Min Zhou in Peacock Dance, part of Nai-Ni Dance Company's Year of the Rooster Chinese New Year Festival. Photo by Carol Rosegg

Established in 1988, the Nai-Ni Chen Dance Company provides world-class modern dance performances infused with Asian traditions.  With more than 400 performances and workshops presented each year, the company reaches more than 90,000 people throughout the United States.  Its Arts in Education residency programs introduce children ages K-12 to Chinese dance traditions, both through performances and dance classes.

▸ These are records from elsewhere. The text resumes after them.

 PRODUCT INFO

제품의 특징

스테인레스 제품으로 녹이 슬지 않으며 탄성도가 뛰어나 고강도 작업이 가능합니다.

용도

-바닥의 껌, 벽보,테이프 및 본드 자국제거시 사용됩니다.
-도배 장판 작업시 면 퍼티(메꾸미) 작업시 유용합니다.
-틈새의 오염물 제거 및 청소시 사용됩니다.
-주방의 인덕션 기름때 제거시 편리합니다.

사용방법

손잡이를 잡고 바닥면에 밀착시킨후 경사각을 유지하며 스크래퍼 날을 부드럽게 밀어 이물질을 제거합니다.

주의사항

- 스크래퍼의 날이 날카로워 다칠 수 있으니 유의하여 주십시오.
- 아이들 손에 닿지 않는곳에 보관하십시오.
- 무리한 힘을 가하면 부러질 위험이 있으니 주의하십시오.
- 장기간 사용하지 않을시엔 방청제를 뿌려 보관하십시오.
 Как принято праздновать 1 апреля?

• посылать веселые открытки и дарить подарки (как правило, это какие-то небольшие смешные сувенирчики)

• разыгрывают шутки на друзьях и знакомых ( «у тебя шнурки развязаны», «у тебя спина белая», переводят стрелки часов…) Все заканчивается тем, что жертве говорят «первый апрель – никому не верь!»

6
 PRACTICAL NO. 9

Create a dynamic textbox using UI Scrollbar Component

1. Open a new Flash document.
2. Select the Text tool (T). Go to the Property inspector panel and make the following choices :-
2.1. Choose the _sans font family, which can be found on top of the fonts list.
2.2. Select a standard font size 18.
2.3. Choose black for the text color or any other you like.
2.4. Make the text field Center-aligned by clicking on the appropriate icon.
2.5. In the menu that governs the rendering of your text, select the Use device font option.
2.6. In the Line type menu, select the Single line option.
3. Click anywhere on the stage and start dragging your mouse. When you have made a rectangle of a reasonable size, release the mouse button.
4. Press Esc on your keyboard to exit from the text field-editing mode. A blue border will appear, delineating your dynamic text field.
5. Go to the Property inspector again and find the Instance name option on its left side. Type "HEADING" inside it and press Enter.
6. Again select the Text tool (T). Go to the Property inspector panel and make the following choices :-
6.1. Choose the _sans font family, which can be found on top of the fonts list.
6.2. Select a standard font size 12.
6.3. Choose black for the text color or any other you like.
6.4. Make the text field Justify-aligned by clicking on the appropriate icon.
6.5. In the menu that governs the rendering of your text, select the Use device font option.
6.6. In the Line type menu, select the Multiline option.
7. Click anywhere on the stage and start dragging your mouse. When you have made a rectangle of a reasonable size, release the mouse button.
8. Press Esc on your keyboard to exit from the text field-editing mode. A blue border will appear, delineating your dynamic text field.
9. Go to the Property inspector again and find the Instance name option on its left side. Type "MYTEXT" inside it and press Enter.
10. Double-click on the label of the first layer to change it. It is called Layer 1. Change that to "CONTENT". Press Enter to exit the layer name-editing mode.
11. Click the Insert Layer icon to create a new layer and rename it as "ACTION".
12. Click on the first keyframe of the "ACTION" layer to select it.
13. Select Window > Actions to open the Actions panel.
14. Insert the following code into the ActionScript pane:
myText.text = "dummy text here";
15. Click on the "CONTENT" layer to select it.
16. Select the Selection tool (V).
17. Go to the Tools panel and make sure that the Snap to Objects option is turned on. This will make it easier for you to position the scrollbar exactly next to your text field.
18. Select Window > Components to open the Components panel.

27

In FY 2005, the Nai-Ni Chen Dance Company received an NEA Challenge America grant of $10,000 to support its Year of the Rooster Chinese New Year Festival.  Presented in its hometown of Fort Lee, New Jersey - as well as on Long Island, New York and in Collegeville, Minnesota -- the festival had more than 9,000 participants, including 6,000 children and youth.  The company, in collaboration with musicians from Melody of the Dragon, presented performances both during the school day and in the evening for families.  The full-length presentation of dance and music included a new piece related to the Chinese Dai minority: The Peacock Dance was accompanied by music based on the folk tune Phoenix Bamboo under the Moonlight and played on the bawu, a reed flute, by the composer Tao Chen. 

For many Chinese-American families, the festival was a central component of their New Year celebration. It also provided American families who have adopted children from China with an outlet into Chinese culture and traditions.  This festival is an active way to preserve this important part of China's cultural heritage while at the same time promoting the diversity of talent in the Chinese-American community.